Sígase, entonces añadiendo nuevas singularidades, como  la brisa suave que corre como una caricia y los personajes que pululan por este largo diván costeño, desde niños, con sus padres, que gozan el riesgo de atreverse a caminar o hacer cabriolas sobre el muro, parejitas que se arrullan o una dama solitaria y abstraída en el horizonte, como si pretendiera escaparse de la realidad y navegar hacia mundos paralelos.
  Y todo con el fondo sonoro de las olas contra los arrecifes en un monótono arrullo que invita a ponerse filosófico y pensar en temas trascendente o aguzar todas las armas de la seducción para atrapar aunque sea una mirada de alguien que haya llamado nuestra atención.
  Músicos ambulantes que por unas monedas hacen incursiones en el hondo cofre de la trova tradicional criolla o en los géneros más emergentes de la música actual, vendedores de maní, bocados ligeros, bebidas o cuanto se pueda imaginar y esos personajes típicos que llaman la atención de casi todos, matizan ese puerto de llegada para pasar un rato memorable.
  A eso habría que añadir la complicidad, esa expresión fácil de muchos cubanos para transmitir al otro que hay otro ser semejante cercano y sintiendo algo parecido.
  Ese incendio cotidiano, que para muchos pasa desapercibido, es uno de esos grandes lujos que regala –gratuitamente y para todos- natura a quienes viven por estas latitudes...
   El Malecón Habanero parece destinado, casi siempre, a los encuentros, a los amores, al descubrimiento de una charla fortuita y distendida con alguien   que habita países con seis meses de crudo invierno, una isla continente en las antípodas del planeta o un suramericano que nos devela, aparentes ocultas herencias y complicidades. Este es un sitio sin aduanas, pasaportes ni visas, donde pueden cruzarse seres de todas partes, incluidos los imaginarios, los soñados y a veces, los temidos,  con quienes cada quien va poblando su interior universo personal.

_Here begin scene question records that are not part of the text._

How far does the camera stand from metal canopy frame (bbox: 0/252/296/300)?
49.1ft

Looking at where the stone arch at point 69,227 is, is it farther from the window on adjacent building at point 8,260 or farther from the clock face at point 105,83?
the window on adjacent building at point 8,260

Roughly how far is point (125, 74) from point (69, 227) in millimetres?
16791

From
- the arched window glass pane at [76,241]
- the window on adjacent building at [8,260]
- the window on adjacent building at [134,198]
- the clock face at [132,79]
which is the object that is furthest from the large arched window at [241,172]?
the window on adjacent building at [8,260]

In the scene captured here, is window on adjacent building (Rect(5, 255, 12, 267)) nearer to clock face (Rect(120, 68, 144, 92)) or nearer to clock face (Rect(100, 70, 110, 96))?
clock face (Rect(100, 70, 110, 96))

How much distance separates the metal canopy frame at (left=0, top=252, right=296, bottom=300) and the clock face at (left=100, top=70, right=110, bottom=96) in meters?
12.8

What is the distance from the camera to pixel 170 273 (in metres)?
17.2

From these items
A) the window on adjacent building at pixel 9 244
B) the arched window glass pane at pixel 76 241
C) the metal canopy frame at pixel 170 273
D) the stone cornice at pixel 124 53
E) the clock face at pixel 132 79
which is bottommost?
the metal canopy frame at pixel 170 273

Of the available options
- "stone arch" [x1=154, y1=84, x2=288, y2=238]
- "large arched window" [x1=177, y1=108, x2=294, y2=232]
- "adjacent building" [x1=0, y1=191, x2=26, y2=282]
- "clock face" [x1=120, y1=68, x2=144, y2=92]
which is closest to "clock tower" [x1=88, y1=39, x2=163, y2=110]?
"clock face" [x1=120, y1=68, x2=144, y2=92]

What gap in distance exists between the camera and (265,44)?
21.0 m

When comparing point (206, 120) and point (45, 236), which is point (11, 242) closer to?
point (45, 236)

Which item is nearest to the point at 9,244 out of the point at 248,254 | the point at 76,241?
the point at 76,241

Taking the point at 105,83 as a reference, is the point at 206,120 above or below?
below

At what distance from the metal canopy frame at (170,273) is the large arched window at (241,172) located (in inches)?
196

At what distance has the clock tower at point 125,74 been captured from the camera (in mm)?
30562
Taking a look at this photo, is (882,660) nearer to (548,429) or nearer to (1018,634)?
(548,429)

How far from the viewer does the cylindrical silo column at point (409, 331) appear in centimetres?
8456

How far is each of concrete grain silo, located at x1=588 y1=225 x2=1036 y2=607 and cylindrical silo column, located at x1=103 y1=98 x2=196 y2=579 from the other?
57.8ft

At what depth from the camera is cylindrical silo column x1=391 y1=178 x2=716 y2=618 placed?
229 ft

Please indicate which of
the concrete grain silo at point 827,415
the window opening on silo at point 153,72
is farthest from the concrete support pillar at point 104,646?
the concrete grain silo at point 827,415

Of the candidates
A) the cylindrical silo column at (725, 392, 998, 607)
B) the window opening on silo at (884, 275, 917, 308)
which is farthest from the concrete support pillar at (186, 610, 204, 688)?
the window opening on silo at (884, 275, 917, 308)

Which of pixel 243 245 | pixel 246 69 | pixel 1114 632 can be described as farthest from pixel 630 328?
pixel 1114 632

  En solitario, con tu pareja e idealmente con un grupo de amigos, una cita con el Malecón, casi siempre resulta una pausa armoniosa, distendida, una bocanada de sosiego y una ocasión para ponerse en comunión  con este mundo nuestro y vislumbrar que, a pesar de las crisis globales, las hecatombes naturales y provocadas, el terrorismo, las imposiciones de los poderosos, la miseria, desidia, maldad  y el egoísmo, hay muchas cosas que nos inspiraran a sacar lo mejor de cada uno  y tratar de encontrar una senda viable para el futuro del hombre como especie.